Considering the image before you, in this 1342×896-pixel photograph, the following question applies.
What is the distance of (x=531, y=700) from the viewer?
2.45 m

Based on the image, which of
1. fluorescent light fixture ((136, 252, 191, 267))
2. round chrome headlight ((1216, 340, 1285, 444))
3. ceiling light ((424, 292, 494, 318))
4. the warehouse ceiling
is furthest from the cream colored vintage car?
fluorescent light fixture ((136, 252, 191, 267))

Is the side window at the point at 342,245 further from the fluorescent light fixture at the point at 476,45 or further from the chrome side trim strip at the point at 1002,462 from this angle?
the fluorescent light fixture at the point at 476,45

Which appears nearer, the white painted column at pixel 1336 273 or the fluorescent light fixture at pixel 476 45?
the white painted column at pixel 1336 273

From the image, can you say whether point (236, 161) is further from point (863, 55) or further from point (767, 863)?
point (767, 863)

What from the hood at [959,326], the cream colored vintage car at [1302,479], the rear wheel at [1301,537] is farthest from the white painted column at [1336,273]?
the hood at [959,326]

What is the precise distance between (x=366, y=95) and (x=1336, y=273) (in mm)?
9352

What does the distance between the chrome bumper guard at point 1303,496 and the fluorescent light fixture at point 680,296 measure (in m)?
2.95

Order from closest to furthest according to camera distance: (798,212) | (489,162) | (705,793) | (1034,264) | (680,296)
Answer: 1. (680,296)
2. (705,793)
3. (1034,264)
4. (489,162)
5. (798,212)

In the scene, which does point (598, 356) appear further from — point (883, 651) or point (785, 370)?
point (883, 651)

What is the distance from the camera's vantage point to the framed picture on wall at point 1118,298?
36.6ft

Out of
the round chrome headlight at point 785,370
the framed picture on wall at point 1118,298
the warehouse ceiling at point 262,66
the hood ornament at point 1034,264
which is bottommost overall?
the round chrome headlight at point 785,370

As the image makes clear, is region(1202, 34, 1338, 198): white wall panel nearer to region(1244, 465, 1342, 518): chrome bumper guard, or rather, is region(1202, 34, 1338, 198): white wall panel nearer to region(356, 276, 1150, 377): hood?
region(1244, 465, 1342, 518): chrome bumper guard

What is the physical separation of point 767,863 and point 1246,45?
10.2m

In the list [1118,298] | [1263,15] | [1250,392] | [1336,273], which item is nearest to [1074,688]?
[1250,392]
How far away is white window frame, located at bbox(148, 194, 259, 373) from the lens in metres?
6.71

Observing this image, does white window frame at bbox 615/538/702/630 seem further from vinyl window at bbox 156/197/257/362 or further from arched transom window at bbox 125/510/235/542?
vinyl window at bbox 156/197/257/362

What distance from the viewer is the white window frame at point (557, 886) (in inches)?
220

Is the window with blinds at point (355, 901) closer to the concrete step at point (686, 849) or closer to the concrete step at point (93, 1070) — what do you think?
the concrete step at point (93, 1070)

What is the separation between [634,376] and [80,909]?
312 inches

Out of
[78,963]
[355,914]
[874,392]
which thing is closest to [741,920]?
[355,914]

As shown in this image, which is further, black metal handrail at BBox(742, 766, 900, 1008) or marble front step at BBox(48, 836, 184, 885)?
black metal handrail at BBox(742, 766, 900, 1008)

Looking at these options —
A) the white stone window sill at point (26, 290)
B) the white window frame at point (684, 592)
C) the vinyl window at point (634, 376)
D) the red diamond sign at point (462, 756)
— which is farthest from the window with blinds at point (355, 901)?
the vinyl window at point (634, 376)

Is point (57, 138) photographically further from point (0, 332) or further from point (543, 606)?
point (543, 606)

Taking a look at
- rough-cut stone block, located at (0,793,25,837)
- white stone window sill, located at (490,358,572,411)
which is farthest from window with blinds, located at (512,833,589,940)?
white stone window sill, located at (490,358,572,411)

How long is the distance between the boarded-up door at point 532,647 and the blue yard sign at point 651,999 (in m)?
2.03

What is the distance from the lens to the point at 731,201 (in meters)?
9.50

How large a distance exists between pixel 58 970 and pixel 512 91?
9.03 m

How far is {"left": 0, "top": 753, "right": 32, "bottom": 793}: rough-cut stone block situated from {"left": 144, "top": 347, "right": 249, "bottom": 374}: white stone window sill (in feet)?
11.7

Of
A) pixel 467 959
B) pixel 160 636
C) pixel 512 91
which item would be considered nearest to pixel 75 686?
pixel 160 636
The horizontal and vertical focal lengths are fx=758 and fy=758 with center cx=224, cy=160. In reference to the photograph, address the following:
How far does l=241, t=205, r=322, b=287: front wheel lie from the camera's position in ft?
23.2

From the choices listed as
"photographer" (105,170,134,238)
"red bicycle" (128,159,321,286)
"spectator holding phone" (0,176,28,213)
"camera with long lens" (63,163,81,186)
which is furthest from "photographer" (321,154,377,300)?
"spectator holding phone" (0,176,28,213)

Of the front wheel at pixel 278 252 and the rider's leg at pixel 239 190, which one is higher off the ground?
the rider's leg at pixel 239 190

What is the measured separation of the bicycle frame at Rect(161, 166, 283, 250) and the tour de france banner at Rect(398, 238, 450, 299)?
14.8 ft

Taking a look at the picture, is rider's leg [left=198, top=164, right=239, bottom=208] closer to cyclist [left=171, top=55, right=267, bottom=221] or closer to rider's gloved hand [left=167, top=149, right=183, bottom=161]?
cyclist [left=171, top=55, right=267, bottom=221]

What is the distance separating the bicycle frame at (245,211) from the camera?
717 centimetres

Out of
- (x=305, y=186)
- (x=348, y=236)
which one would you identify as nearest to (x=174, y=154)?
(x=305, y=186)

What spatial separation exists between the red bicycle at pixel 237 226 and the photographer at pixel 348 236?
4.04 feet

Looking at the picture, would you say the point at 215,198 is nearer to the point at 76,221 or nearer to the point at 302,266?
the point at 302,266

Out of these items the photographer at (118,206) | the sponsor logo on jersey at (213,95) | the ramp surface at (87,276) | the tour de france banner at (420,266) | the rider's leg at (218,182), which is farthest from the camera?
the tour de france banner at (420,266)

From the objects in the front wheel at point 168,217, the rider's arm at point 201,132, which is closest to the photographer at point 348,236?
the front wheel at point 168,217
· · · · ·
### PROBLEM DESCRIPTION
Quote every entry exactly.

### EXPECTED ANSWER
Considering the image before you, in this 1342×896-pixel photograph, the following question applies.
What is the distance of (x=531, y=700) from the viewer?
2.45 m

Based on the image, which of
1. fluorescent light fixture ((136, 252, 191, 267))
2. round chrome headlight ((1216, 340, 1285, 444))
3. ceiling light ((424, 292, 494, 318))
4. the warehouse ceiling
is furthest from the cream colored vintage car?
fluorescent light fixture ((136, 252, 191, 267))

Is the side window at the point at 342,245 further from the fluorescent light fixture at the point at 476,45 or further from the chrome side trim strip at the point at 1002,462 from this angle?
the fluorescent light fixture at the point at 476,45

Which appears nearer, the white painted column at pixel 1336 273 or the fluorescent light fixture at pixel 476 45?
the white painted column at pixel 1336 273

From the image, can you say whether point (236, 161) is further from point (863, 55) or further from point (767, 863)?
point (767, 863)

What from the hood at [959,326], the cream colored vintage car at [1302,479], the rear wheel at [1301,537] is farthest from the white painted column at [1336,273]?
the hood at [959,326]

What is the precise distance between (x=366, y=95) and (x=1336, y=273) (in mm)?
9352

What does the distance between the chrome bumper guard at point 1303,496 and the fluorescent light fixture at point 680,296 measure (in m)?
2.95

Order from closest to furthest according to camera distance: (798,212) | (489,162) | (705,793) | (1034,264) | (680,296)
Answer: 1. (680,296)
2. (705,793)
3. (1034,264)
4. (489,162)
5. (798,212)

In the scene, which does point (598, 356) appear further from — point (883, 651) or point (785, 370)?
point (883, 651)

What is the distance from the camera's vantage point to the framed picture on wall at point 1118,298?
36.6ft

Out of
the round chrome headlight at point 785,370
the framed picture on wall at point 1118,298
the warehouse ceiling at point 262,66
the hood ornament at point 1034,264
which is bottommost overall?
the round chrome headlight at point 785,370

As the image makes clear, is region(1202, 34, 1338, 198): white wall panel nearer to region(1244, 465, 1342, 518): chrome bumper guard, or rather, is region(1202, 34, 1338, 198): white wall panel nearer to region(356, 276, 1150, 377): hood?
region(1244, 465, 1342, 518): chrome bumper guard

What is the physical separation of point 767,863 and point 1246,45?
10.2m

In the list [1118,298] | [1263,15] | [1250,392] | [1336,273], which item is nearest to [1074,688]?
[1250,392]
How far away is white window frame, located at bbox(148, 194, 259, 373) from the lens in metres?
6.71

Observing this image, does white window frame at bbox 615/538/702/630 seem further from vinyl window at bbox 156/197/257/362 or further from arched transom window at bbox 125/510/235/542?
vinyl window at bbox 156/197/257/362

What distance from the viewer is the white window frame at point (557, 886) (in inches)?
220

Is the window with blinds at point (355, 901) closer to the concrete step at point (686, 849) or closer to the concrete step at point (93, 1070) — what do you think?
the concrete step at point (93, 1070)

What is the separation between [634,376] and [80,909]?
312 inches

Out of
[78,963]
[355,914]
[874,392]
which thing is closest to [741,920]?
[355,914]

As shown in this image, which is further, black metal handrail at BBox(742, 766, 900, 1008) or marble front step at BBox(48, 836, 184, 885)?
black metal handrail at BBox(742, 766, 900, 1008)

Looking at these options —
A) the white stone window sill at point (26, 290)
B) the white window frame at point (684, 592)
C) the vinyl window at point (634, 376)
D) the red diamond sign at point (462, 756)
— which is farthest from the window with blinds at point (355, 901)?
the vinyl window at point (634, 376)

Is point (57, 138) photographically further from point (0, 332) or further from point (543, 606)?
point (543, 606)

Taking a look at
- rough-cut stone block, located at (0,793,25,837)
- white stone window sill, located at (490,358,572,411)
which is farthest from window with blinds, located at (512,833,589,940)?
white stone window sill, located at (490,358,572,411)

How long is the distance between the boarded-up door at point 532,647 and the blue yard sign at point 651,999 (in m)?
2.03

What is the distance from the lens to the point at 731,201 (in meters)?
9.50

How large a distance exists between pixel 58 970 and pixel 512 91?
9.03 m

How far is {"left": 0, "top": 753, "right": 32, "bottom": 793}: rough-cut stone block situated from {"left": 144, "top": 347, "right": 249, "bottom": 374}: white stone window sill (in feet)?
11.7

Of
A) pixel 467 959
B) pixel 160 636
C) pixel 512 91
which item would be considered nearest to pixel 75 686?
pixel 160 636
The horizontal and vertical focal lengths are fx=758 and fy=758 with center cx=224, cy=160. In reference to the photograph, address the following:
How far does l=241, t=205, r=322, b=287: front wheel lie from the camera's position in ft?
23.2

From the choices listed as
"photographer" (105,170,134,238)
"red bicycle" (128,159,321,286)
"spectator holding phone" (0,176,28,213)
"camera with long lens" (63,163,81,186)
which is furthest from "photographer" (321,154,377,300)?
"spectator holding phone" (0,176,28,213)

Of the front wheel at pixel 278 252 and the rider's leg at pixel 239 190, which one is higher off the ground?
the rider's leg at pixel 239 190

What is the measured separation of the bicycle frame at Rect(161, 166, 283, 250) and the tour de france banner at Rect(398, 238, 450, 299)?
14.8 ft

Taking a look at the picture, is rider's leg [left=198, top=164, right=239, bottom=208] closer to cyclist [left=171, top=55, right=267, bottom=221] or closer to rider's gloved hand [left=167, top=149, right=183, bottom=161]?
cyclist [left=171, top=55, right=267, bottom=221]

What is the distance separating the bicycle frame at (245,211) from the camera?
717 centimetres

Out of
- (x=305, y=186)
- (x=348, y=236)
which one would you identify as nearest to (x=174, y=154)?
(x=305, y=186)

What spatial separation exists between the red bicycle at pixel 237 226 and the photographer at pixel 348 236?
4.04 feet

Looking at the picture, would you say the point at 215,198 is nearer to the point at 76,221 or nearer to the point at 302,266?
the point at 302,266

Out of these items the photographer at (118,206) | the sponsor logo on jersey at (213,95) | the ramp surface at (87,276) | the tour de france banner at (420,266) | the rider's leg at (218,182), which is farthest from the camera?
the tour de france banner at (420,266)

From the objects in the front wheel at point 168,217, the rider's arm at point 201,132, which is closest to the photographer at point 348,236?
the front wheel at point 168,217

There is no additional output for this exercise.